15 Things Not to Do in Japan

f you have plans to visit Japan, there are some things you need to know. Familiarizing yourself with some basic Japanese cultural practices will go a long way in making your trip there enjoyable. Also, you are not likely to get into trouble. Here are things you should not do based on Japan culture.

1. Don’t enter a house wearing your shoes

Are you used to walking around in your house in your shoes? Well, you might get yourself in trouble if you do that in Japan. There is a special place where you should keep your shoes before entering the house. Also, there are slippers for guests when entering a room.

2. Don’t shout on the train

Trains are very common in Japan. However, people don’t make noise while in trains. They are always silent. If you have to speak to someone, do it in a low tone. Use your earphones if you have to listen to some music.

3. Don’t use your phone on trains

As indicated earlier, Japanese don’t like any noise in the trains. You will rarely find someone using his phone to make a call in the train. If you have to use your phone, send a message or talk in a low tone so as not to distract other people.

4. Don’t eat on trains

Japanese do not eat when traveling on commuter trains. Drinking is okay unless the train is too crowded. However, in long distance trains, eating and drinking are allowed. Food and beverages are also sold in such trains.

5. Don’t forget to remove toilet slippers

Once you get to Japan, you will notice that there are slippers only used when going to the toilet. These slippers are easily noticeable since they have particular words or pictures. Always remember to remove them when entering your house or walking on the streets.

6. Don’t tip anyone

While it is common to tip anyone after an excellent service in many cultures, Japan is an exception. No matter how satisfied you are with their service, they never accept tips. In fact, someone will come running after you, returning the tip!

7. Don’t ignore someone you are speaking with

If you are talking with a Japanese person, always stay calm and attentive. You may sound impolite and rude by just failing to show that you have understood a point. Whenever speaking, show your attentiveness by talking back.

8. Don’t photograph everything

Despite Japan being a beautiful country, you are not allowed to take photos everywhere. It is advisable to always ask someone before taking photos. You must be granted permission to take pictures in museums, temples, and shrines.

9. Don’t hug anyone you meet

Hugging is common in western countries. However, in Japan, it is not. You don’t hug someone you come across in Tokyo streets. Most of the older folks don’t like the habit. If you want to hug someone, then it’s best to know their age group and whether they are comfortable with it.
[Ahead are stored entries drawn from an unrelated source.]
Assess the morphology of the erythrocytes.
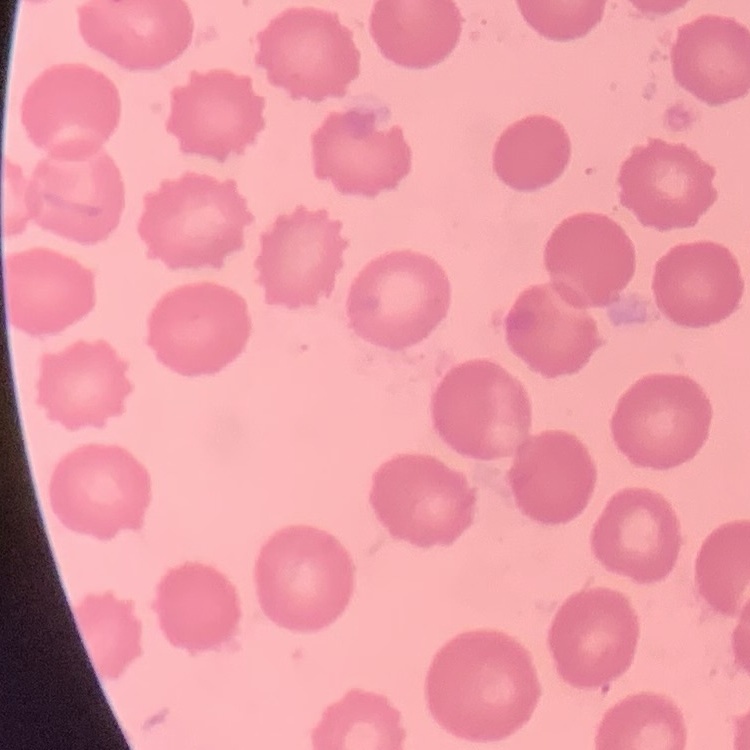
They show no rouleaux formation.

Summary:
  - Image type: one tile cut from a larger photomicrograph
  - Stain: Field's or Giemsa
  - Preparation: thin peripheral smear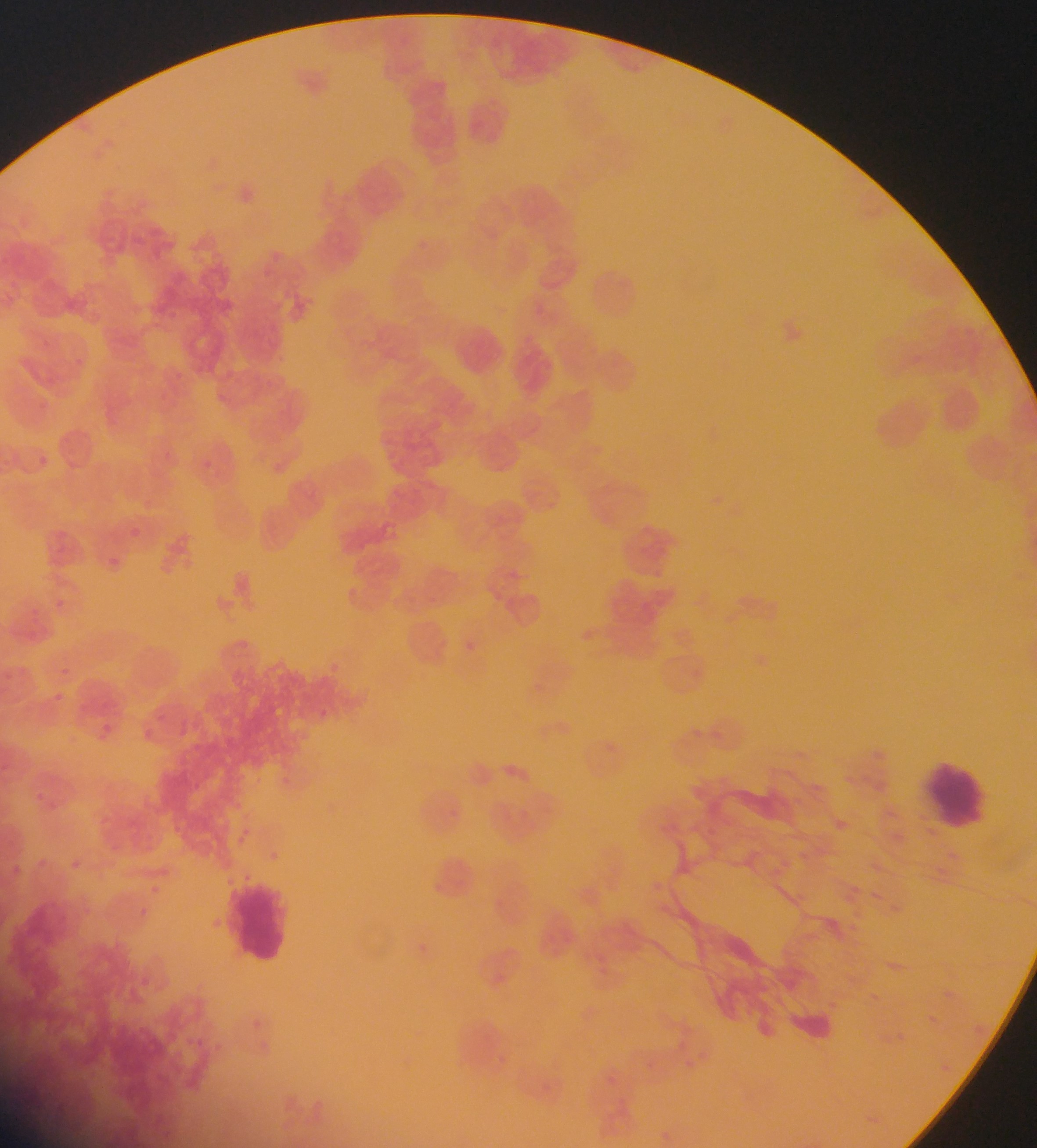

image_size: 1037×1148 pixels
country: Ghana
field_of_view: single
preparation: thin blood smear
plasmodium_parasite_locations: 'approximate bounding boxes as {left, top, right, bottom} in pixels: {130, 528, 139, 537}, {107, 553, 128, 567}, {463, 636, 475, 643}, {55, 691, 68, 704}, {98, 718, 106, 726}, {137, 725, 155, 741}, {32, 782, 52, 806}, {227, 825, 255, 850}, {68, 857, 82, 870}, {12, 865, 21, 874}, {146, 879, 169, 900}'
leukocyte_locations: 'approximate bounding boxes as {left, top, right, bottom} in pixels: {921, 751, 992, 835}, {228, 877, 294, 966}'
capture: mobile-phone photograph through a microscopeAssess this cell for malaria.
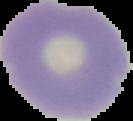
It is uninfected.

Summary:
  - Image size: 133×121 pixels
  - Image type: segmented cell region on a black background
  - Preparation: thin blood smear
10. Don’t eat or drink when walking

It is uncommon to find Japanese eating or drinking while they are walking. Even on the streets with food stalls they always find a place to sit. Now you know how to behave when you are on Japanese streets so you don’t look foreign.

11. Don’t receive a present with one hand

Whenever receiving a gift or a visiting card from a Japanese, use your two hands and bow. Then tell him thank you. On receipt of a gift, don’t open it until the person who has given it to you has left.

12. Don’t throw away trash haphazardly

Another thing you might find hard to get used to is how to handle your trash. In most cities around the world, there are a lot of trash cans however, Japanese cities are different. People are encouraged to carry their trash until they find a place to dispose of it.

13. Don’t fail to say “thank you”

The verb “thank you” is highly valued in Japan. Learn to say it after being served in a hotel or store. Familiarize yourself with how bowing is done in Japan. You must always bow and say thank you when you meet with elders.

14. Don’t write down a person’s name in red ink

In Japan, it is OK to write “goodbye” in red ink but not a person’s name. The Japanese consider it to be disobedient. Therefore, if you have to write down your Japanese friend’s name, you know which color to avoid.

15. Don’t be shy

It is common for tourists to ask for help from locals. When you get to Japan, don’t be shy or afraid of asking for anything. They are very friendly and helpful. Even when you accidentally forget something somewhere, go back as no one is going to take it away.